7. Summary and Final Example

Example: Suppose $\alpha = \beta = 1$ as our prior. Then, we see 2 heads. $$p(x = 1 | \theta_{MLE}) = 1$$ $$p(x = 1 | \theta_{MAP}) = 1$$ Note: for intuition on the term above, if you look at beta distribution, $\alpha$' is now 3, and $\beta$' is 1, it looks like an increasing curve from left to right, with the peak at 1, so the final value still comes out at 1. $$p(x = 1| \textrm{2 heads}, \alpha, \beta) = 3/4$$ Student Question: Why is the MLE 1? We had 2 head flips, we don't consider any prior, and so we divide 2 head flips over 2 total flips and get 1.

Bayesian Occam's Razor

The idea of Occam's Razor is often times, the simpler model is better (amongst the feasible choices). The intuition behind this in the Bayesian sense is as follows.

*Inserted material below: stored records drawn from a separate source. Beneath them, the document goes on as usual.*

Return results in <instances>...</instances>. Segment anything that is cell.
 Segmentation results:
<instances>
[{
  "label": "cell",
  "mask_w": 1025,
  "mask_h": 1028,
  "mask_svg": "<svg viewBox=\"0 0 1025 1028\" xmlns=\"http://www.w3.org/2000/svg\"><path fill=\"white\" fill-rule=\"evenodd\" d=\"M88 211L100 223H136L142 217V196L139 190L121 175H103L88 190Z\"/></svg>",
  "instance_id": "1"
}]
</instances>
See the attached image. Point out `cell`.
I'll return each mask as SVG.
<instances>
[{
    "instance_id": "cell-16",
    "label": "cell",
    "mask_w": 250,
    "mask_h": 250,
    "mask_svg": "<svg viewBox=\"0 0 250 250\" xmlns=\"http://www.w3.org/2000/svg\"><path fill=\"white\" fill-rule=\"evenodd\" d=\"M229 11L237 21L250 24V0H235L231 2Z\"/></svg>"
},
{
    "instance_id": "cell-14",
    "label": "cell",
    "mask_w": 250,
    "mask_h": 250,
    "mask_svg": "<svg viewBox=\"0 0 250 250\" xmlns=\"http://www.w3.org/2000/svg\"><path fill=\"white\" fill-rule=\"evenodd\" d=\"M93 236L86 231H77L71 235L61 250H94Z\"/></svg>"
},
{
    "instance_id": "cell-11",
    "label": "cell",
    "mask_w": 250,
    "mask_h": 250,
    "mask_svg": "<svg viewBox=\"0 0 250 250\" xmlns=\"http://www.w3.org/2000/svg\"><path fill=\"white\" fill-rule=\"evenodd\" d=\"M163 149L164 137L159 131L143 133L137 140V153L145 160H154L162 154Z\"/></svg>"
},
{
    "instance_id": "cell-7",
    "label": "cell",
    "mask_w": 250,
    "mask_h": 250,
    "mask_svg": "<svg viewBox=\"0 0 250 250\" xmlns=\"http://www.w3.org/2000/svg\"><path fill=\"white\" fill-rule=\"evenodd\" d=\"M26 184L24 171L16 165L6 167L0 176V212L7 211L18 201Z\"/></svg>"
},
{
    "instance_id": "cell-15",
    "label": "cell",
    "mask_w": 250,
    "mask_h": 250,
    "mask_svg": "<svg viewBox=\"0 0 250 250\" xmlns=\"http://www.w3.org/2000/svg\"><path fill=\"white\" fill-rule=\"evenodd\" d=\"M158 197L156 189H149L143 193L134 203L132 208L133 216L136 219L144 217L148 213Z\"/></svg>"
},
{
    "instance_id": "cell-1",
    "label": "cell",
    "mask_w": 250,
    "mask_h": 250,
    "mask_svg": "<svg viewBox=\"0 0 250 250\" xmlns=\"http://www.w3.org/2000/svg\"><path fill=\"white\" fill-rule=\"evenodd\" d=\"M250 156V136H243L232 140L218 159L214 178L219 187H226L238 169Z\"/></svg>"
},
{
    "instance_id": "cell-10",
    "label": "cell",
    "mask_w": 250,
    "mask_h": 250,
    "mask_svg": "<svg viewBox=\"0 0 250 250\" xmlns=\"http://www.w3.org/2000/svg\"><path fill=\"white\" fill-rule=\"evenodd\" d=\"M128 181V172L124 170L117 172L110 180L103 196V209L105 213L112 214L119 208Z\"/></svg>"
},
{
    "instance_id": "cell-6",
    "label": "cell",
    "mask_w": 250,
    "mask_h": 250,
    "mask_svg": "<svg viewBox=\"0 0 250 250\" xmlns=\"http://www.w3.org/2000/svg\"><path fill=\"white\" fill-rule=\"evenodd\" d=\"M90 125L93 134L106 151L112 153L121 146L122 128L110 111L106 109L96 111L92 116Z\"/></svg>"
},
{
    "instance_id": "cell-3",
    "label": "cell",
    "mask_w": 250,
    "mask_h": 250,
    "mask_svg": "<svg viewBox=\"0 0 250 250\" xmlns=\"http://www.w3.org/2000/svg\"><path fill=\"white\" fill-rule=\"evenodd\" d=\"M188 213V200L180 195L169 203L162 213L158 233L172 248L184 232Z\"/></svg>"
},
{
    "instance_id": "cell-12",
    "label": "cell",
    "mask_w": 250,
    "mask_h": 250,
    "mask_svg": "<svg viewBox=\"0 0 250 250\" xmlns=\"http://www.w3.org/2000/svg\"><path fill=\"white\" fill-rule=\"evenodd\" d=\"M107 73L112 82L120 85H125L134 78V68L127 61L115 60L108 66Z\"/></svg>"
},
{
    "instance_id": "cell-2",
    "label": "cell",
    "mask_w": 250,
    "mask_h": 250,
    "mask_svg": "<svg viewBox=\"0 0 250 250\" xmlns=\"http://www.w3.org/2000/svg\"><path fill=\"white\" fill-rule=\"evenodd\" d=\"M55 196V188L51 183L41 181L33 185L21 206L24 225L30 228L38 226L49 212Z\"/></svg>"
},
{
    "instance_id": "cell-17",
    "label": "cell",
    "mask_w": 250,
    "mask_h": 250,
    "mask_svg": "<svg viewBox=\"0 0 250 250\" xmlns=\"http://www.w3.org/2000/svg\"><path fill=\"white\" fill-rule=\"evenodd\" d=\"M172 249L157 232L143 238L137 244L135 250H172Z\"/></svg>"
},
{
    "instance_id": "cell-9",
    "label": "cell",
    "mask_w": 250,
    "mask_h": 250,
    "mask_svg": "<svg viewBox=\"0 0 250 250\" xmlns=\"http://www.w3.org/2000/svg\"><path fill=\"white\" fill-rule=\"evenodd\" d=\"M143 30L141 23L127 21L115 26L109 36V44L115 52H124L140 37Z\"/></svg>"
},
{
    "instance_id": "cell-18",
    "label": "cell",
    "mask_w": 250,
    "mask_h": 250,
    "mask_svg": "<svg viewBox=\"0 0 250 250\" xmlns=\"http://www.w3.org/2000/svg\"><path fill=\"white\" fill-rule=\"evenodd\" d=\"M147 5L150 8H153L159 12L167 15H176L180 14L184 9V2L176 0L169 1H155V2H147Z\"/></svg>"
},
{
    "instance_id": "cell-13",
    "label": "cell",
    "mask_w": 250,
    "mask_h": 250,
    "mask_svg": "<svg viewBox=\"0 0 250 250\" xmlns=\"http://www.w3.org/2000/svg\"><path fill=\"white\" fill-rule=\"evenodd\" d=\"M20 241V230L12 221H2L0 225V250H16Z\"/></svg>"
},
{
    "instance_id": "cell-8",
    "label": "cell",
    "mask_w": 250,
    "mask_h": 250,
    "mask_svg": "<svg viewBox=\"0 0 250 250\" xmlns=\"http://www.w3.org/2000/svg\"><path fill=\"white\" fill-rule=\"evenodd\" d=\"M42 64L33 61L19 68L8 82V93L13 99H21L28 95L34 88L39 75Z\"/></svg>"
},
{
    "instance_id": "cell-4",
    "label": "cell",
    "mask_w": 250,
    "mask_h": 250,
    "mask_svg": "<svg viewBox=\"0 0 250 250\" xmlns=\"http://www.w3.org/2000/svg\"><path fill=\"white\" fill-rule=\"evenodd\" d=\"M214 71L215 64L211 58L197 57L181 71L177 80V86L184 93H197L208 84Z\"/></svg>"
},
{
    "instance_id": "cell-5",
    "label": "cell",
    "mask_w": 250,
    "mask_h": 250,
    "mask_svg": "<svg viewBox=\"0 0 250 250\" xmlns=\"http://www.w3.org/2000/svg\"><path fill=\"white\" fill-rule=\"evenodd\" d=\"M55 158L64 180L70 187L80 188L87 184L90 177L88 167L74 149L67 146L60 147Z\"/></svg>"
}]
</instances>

First, we remember that in the Bayesian view, a common theme we've kept seeing is that we're essentially averaging over all possible models when we make our predictions. This is important because this influences how we select our model class. If we select a more complicated model class, say quadratic, because the size of the model class is big, the probability of any particular model being the right model is smaller, as the total sum of probabily is 1 no matter what, so each model is spread thin and has a small probabilty of actually being the best model. As we move from quadratric to linear, the probability of any given model of a linear class is naturally higher, since there are less possible models (model class is smaller) in the first place. Finally, if we go to a constant based model, the model class is even smaller, leading to an even higher probability per model.

Essentially, we have the following idea. Obviously, if our data is in any way complicated, we can't pick the constant based model, because that is way too simple to model our data. However, amongst the feasible choices (say between linear and quadratic), we should always pick the simpler model class. In the simpler model class, there are less possibilities in an overall smaller model class size, so each individual model is more likely to occur.